= STATED GOAL =
Below are some records; reproduce every one of them exactly.

= DATA FOR PROCESSING =
○ ○ ○

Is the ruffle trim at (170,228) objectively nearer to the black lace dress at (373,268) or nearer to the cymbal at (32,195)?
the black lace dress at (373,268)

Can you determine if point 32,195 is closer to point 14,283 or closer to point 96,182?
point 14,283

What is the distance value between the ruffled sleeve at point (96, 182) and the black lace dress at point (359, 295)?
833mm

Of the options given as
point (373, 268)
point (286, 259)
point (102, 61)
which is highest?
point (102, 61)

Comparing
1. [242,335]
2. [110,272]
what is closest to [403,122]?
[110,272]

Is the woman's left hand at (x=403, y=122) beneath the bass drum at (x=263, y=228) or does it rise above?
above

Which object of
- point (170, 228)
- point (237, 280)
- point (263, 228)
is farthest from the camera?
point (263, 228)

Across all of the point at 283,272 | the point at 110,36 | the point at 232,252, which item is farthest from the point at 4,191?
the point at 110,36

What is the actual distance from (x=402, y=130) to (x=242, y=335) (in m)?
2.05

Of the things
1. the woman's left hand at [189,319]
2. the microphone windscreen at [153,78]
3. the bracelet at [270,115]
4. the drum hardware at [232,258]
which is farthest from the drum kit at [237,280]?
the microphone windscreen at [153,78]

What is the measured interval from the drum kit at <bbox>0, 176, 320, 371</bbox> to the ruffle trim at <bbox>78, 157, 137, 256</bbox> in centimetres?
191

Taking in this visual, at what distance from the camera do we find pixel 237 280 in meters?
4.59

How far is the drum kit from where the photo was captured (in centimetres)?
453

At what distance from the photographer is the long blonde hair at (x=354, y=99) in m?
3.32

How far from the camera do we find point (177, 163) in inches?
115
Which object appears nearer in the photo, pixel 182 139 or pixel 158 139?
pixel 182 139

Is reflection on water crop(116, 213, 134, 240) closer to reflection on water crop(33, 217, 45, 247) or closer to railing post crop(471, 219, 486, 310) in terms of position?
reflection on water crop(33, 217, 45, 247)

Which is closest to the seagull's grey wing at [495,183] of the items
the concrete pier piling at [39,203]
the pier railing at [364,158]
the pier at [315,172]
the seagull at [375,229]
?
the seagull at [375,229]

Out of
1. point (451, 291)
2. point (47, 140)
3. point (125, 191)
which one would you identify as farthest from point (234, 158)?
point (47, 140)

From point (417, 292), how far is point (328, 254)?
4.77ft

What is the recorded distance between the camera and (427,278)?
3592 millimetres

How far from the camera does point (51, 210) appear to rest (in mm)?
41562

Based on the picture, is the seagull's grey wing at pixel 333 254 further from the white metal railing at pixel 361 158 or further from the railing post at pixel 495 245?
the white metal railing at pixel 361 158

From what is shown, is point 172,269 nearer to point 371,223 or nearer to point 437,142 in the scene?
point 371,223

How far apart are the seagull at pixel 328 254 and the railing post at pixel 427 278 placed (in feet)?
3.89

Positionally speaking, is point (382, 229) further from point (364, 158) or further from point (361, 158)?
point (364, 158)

○ ○ ○

= EXERCISE OUTPUT =
Is the ruffle trim at (170,228) objectively nearer to the black lace dress at (373,268) or nearer to the cymbal at (32,195)?
the black lace dress at (373,268)

Can you determine if point 32,195 is closer to point 14,283 or closer to point 96,182?
point 14,283

What is the distance value between the ruffled sleeve at point (96, 182) and the black lace dress at point (359, 295)?
833mm

Of the options given as
point (373, 268)
point (286, 259)
point (102, 61)
which is highest?
point (102, 61)

Comparing
1. [242,335]
2. [110,272]
what is closest to [403,122]?
[110,272]

Is the woman's left hand at (x=403, y=122) beneath the bass drum at (x=263, y=228) or does it rise above?
above

Which object of
- point (170, 228)
- point (237, 280)
- point (263, 228)
is farthest from the camera?
point (263, 228)

Across all of the point at 283,272 | the point at 110,36 | the point at 232,252, which item is farthest from the point at 4,191?
the point at 110,36

What is the actual distance from (x=402, y=130) to (x=242, y=335) (in m)?
2.05

Of the things
1. the woman's left hand at [189,319]
2. the microphone windscreen at [153,78]
3. the bracelet at [270,115]
4. the drum hardware at [232,258]
which is farthest from the drum kit at [237,280]?
the microphone windscreen at [153,78]

What is the measured interval from the drum kit at <bbox>0, 176, 320, 371</bbox> to the ruffle trim at <bbox>78, 157, 137, 256</bbox> in centimetres?
191

Taking in this visual, at what distance from the camera do we find pixel 237 280 in meters?
4.59

How far is the drum kit from where the photo was captured (in centimetres)?
453

At what distance from the photographer is the long blonde hair at (x=354, y=99) in m?
3.32

How far from the camera do we find point (177, 163) in inches?
115
Which object appears nearer in the photo, pixel 182 139 or pixel 158 139?
pixel 182 139

Is reflection on water crop(116, 213, 134, 240) closer to reflection on water crop(33, 217, 45, 247) or closer to railing post crop(471, 219, 486, 310) in terms of position?
reflection on water crop(33, 217, 45, 247)

Which is closest to the seagull's grey wing at [495,183] of the items
the concrete pier piling at [39,203]
the pier railing at [364,158]
the pier at [315,172]
the seagull at [375,229]
?
the seagull at [375,229]

Out of
1. point (451, 291)
2. point (47, 140)
3. point (125, 191)
which one would you identify as farthest from point (234, 158)?
point (47, 140)

From point (417, 292), how far is point (328, 254)?
4.77ft

What is the recorded distance between the camera and (427,278)?
3592 millimetres

How far from the camera does point (51, 210) appear to rest (in mm)?
41562

Based on the picture, is the seagull's grey wing at pixel 333 254 further from the white metal railing at pixel 361 158 or further from the railing post at pixel 495 245?
the white metal railing at pixel 361 158

From what is shown, is point 172,269 nearer to point 371,223 or nearer to point 437,142 in the scene?
point 371,223

How far apart are the seagull at pixel 328 254 and the railing post at pixel 427 278 placed (in feet)?
3.89

Positionally speaking, is point (382, 229) further from point (364, 158) or further from point (361, 158)?
point (364, 158)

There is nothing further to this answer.